Prudential is providing its new chief executive, Mark Tucker, with a London home, following his relocation from Edinburgh to take up the job he has coveted for years.
The former finance director of the banking group HBOS, who took the helm of the Pru on Friday, is able to claim "reasonable accommodation costs" until April 2006.
Mr Tucker is also able to ask the Pru to pay "reasonable removal costs" to cover his relocation to London and can also apply for an interest-free season ticket loan to help with his travel expenses.
His contract with the Pru does not disclose his rate of pay, other than to say that it will be subject to "periodic review" and that his pension will be 25% of his annual salary.
The 47-year-old signed the contract on March 24, the day that his surprise appointment was announced to the City. He replaced Jonathan Bloomer, who was ousted with a £1.6m pay-off after criticism about a series of mistakes, most recently a £1bn rights issue.
The contract shows that Mr Tucker, who left the Pru two years ago when he felt he would never be offered the top job, did not have to take up the role until September 30.
His salary will not now be revealed until next year's annual report and accounts, although it is expected that his basic salary will be slightly below the £800,000 that was paid to Mr Bloomer last year.
Mr Bloomer spent a decade on the Pru's board and surprisingly attended last week's annual general meeting, at which one private investor raised questions about his "murky assassination".
While small investors backed the ousted executive, major City institutions had demanded Mr Bloomer's departure after a string of errors.

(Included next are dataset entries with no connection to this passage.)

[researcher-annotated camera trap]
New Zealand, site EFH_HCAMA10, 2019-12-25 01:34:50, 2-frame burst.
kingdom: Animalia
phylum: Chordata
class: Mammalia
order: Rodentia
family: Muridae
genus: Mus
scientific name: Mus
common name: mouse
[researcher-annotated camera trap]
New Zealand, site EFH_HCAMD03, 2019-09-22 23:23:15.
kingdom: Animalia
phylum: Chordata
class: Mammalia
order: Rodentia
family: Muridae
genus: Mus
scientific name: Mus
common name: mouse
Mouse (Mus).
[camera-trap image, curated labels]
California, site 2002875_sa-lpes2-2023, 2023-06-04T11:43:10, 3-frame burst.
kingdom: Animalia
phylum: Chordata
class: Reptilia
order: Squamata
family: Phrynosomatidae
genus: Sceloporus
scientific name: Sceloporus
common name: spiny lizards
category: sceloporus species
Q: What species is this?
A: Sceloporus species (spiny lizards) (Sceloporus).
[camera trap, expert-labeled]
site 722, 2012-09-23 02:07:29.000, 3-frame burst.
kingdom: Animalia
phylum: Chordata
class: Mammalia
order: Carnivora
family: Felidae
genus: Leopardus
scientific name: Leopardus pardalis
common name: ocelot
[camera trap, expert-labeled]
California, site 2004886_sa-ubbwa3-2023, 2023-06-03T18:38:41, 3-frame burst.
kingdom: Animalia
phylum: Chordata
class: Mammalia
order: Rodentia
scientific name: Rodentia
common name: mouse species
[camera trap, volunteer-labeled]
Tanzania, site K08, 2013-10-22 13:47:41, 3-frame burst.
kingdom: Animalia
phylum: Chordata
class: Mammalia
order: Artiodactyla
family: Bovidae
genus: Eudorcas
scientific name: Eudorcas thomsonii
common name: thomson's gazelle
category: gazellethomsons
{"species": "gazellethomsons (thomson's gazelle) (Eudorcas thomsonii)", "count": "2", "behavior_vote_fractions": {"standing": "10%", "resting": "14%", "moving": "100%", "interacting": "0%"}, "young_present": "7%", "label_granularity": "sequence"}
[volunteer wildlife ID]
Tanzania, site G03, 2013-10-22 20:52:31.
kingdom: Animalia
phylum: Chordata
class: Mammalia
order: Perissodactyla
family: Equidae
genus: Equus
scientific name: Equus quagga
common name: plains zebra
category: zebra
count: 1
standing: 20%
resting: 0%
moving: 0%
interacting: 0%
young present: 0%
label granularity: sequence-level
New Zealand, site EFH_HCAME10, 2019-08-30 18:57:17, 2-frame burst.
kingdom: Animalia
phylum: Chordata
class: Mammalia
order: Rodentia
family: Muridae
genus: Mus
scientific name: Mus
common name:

In contrast, Mr Tucker's return to the Pru has been welcomed by City investors who had regarded him as the heir-apparent before he walked away from his position as head of operations in Asia in 2003.
In that Hong Kong-based job, his total take-home pay, including bonuses, was greater than Mr Bloomer's, who was then his boss.
His contract shows that in addition to his salary he is expected to join a number of incentive schemes, including a restricted share plan, annual incentive plan and a savings-related share options scheme.
The document also says the Pru is able to ask for "supervised access" to his home to assess any security measures "for the protection of the executive".
Mr Tucker, who stunned HBOS with his decision to resign after less than a year, gives an Edinburgh address in the contract.